Gideon the Ninth is notable for its writing, which mixes gothic horror with contemporary humor. Muir acknowledges that her writing "includes useless memes and jokes for the reader that nobody in my universe would get." In her review for Vox, Constance Grady commended Muir's ability to slide her "voice seamlessly from Lovecraftian gothic mode into a slangy contemporary mode without ever undercutting one or the other for cheap comedy." Adam Rowe in Forbes also commented on Muir's incorporation of "2019 language tics." In Rowe's interview with Muir, Muir said that the "irreverent tone" was intended "to balance out the horror aspect and some of the heavier, more Gormenghastian stylings." Jason Sheehan's NPR review said of the novel's genre: "Gideon the Ninth is too funny to be horror, too gooey to be science fiction, has too many spaceships and autodoors to be fantasy, and has far more bloody dismemberings than your average parlor romance."

Muir consulted with writer, HEMA martial artist, and fencer Lissa Harris on realistic depictions of swordfighting and combat. The collaboration is reflected in Gideon's journey retraining from a soldier's longsword to a duelist's rapier; Harris herself transitioned from fencing to the longsword. Harris said that Gideon is a "fiendishly talented fighter who is forced to use new and unfamiliar tools, and has to sacrifice some measure of subtlety in favour of crude effectiveness."

== Reception ==
Gideon the Ninth has received endorsements from authors V. E. Schwab, Charles Stross, Robin Sloan, Warren Ellis, Martha Wells, Amal El-Mohtar, Kiersten White, Annalee Newitz, Genevieve Cogman, Kameron Hurley, Django Wexler, Yoon Ha Lee, Rebecca Roanhorse, Richard Kadrey, Rin Chupeco, Max Gladstone, and Brooke Bolander.

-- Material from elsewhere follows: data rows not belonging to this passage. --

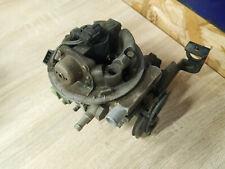 Carburateur injection CITROEN AX ZX BX SOLEX PSA 566 WEBER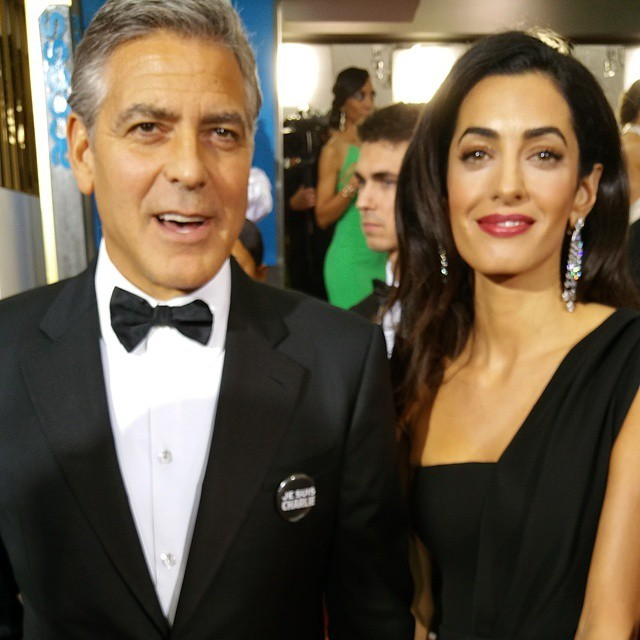 regram @goldenglobes George Clooney and AMAL ALAMUDDIN: Hes our #CecilBDeMilleAward recipient tonight!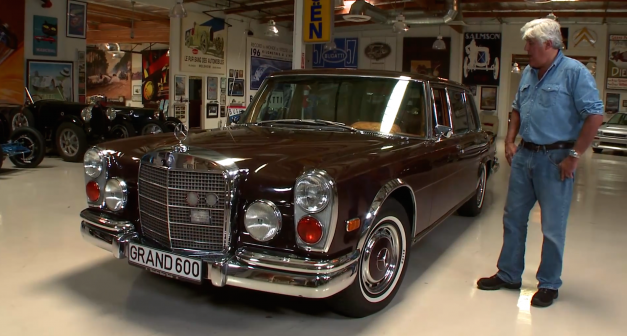 Video: Jay Leno's Mercedes-Benz 600 Grosser is one grossly epic land yacht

Writing in The New York Times, Amal El-Mohtar called Gideon the Ninth a "devastating debut that deserves every ounce of hype it’s received" and praised it as "deft, tense and atmospheric, compellingly immersive and wildly original."

Liz Bourke and Carolyn Cushman gave a more critical review in Locus, saying that the novel failed "in its interrogation of the central hate-co-dependence-need relationship between Gideon and Harrow."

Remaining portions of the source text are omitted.